Half the world away from us, the students from African Leadership Academy and NMH shares many similarities that pertains to boarding schools. The girl, Eniola, that we spoke to has a very interesting background––born in the U.K, moved to Nigeria, and then admitted to ALA in South Africa. She is not the only one who comes from outside of the country. ALA has a diverse student body that represents both countries in Africa and countries in other continents. ALA also has very rigorous academics, and an exceptionally low acceptance rate. Most importantly, the students have similar concerns and dissension about their institution as we do.
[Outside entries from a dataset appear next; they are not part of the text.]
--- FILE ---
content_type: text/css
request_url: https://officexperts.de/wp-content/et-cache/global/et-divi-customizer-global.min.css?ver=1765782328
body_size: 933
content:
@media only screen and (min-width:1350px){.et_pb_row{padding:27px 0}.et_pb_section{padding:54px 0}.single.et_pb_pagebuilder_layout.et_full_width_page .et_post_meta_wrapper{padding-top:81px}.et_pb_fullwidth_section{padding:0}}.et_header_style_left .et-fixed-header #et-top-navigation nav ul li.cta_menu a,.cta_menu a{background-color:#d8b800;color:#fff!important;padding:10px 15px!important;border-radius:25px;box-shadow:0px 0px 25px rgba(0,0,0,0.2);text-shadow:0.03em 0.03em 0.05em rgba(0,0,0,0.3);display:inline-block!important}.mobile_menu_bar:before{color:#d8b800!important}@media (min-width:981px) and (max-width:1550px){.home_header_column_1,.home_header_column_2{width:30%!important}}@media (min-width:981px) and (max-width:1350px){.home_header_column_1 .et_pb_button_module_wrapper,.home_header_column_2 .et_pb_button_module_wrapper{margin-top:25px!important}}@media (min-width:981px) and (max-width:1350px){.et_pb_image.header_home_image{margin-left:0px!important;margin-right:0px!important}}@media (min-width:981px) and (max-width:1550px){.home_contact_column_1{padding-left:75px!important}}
Eniola shared two interesting stories with us. The first one is a student uprising against a school rule that requires everyone to leave their dorm room at 7:10. The second one is an end-of-the-year conference that everyone participates in, and with the facilitation of a teacher, release what they really want to say at each other. This makes me realize how similar boarding school experience is although the geography and culture is entirely different. We are all dealing with the same issue, fledgling our new-found voices and attacking on the outmoded rules, navigating ourselves in the complex social network and practicing our soft skills, etc. The conference becomes very intense and dramatic at times, and I instinctively know it would not end up pretty, yet this is their ingenuity in tackling the issues on their campus.
Eniola also inquired about the social experience at our separate institutions. The major take away for me is: when teenagers are tossed into a cage, they develop a dynamic that may or may not mimic the society. And what has caused this is a curiosity in all of our hearts.